**RECORDS PROVIDED:**
□ □ □ □ □
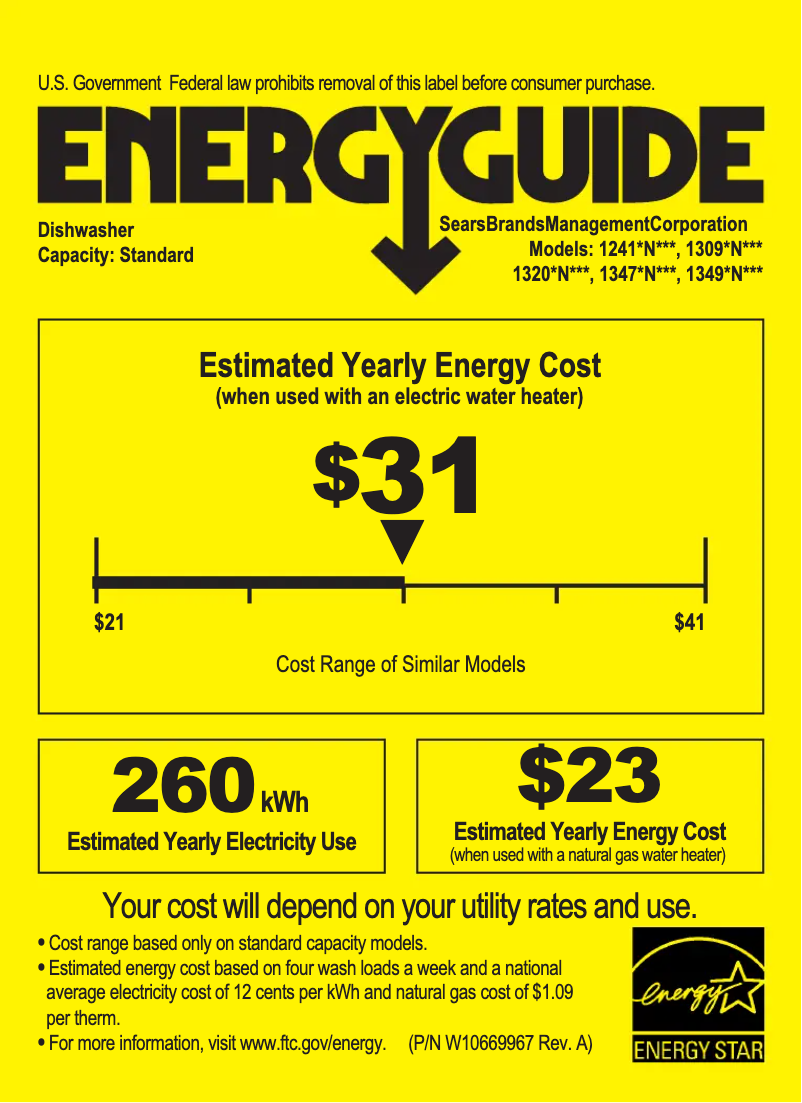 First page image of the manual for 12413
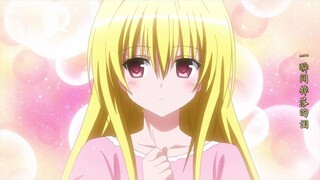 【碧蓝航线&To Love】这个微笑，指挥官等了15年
□ □ □ □ □
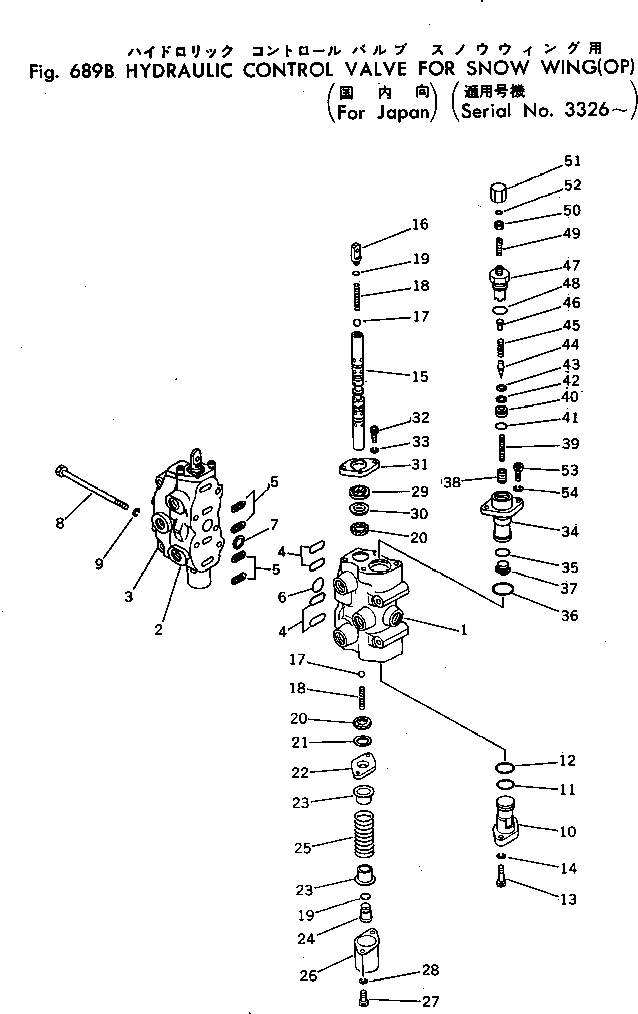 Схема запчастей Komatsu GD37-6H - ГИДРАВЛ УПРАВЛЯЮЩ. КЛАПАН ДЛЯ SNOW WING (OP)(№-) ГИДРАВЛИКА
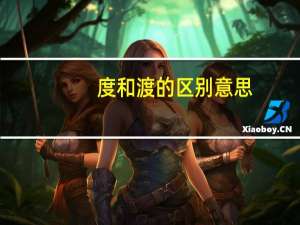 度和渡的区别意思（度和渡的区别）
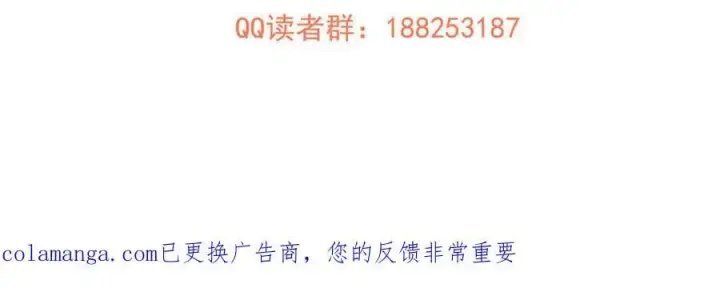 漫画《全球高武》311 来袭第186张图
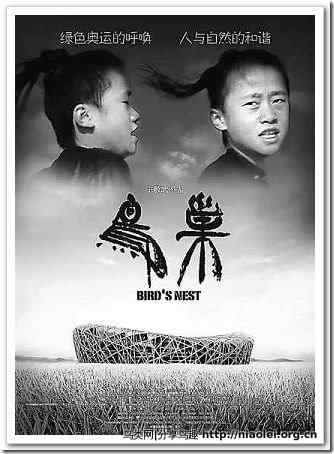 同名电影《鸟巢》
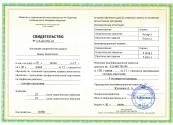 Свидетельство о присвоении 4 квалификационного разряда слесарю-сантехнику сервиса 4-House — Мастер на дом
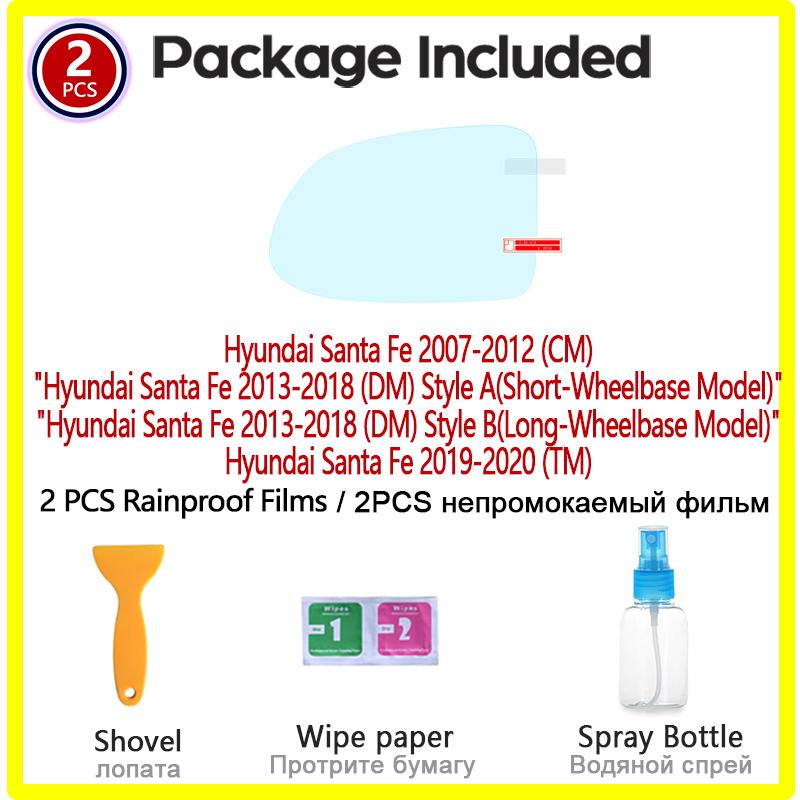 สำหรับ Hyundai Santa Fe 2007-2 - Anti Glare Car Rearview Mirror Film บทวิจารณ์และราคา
□ □ □ □ □
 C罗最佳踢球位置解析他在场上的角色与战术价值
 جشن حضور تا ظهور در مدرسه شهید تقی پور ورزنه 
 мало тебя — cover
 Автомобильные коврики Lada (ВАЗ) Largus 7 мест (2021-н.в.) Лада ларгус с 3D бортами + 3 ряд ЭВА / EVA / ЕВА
□ □ □ □ □
In the entries above, find the line holding "C罗最佳踢球位置解析他在场上的角色与战术价值" and the line holding "Автомобильные коврики Lada", then retype exactly those two lines and every line between them, and nothing else.

**ANSWER FOR THIS EXERCISE:**
 C罗最佳踢球位置解析他在场上的角色与战术价值
 جشن حضور تا ظهور در مدرسه شهید تقی پور ورزنه 
 мало тебя — cover
 Автомобильные коврики Lada (ВАЗ) Largus 7 мест (2021-н.в.) Лада ларгус с 3D бортами + 3 ряд ЭВА / EVA / ЕВА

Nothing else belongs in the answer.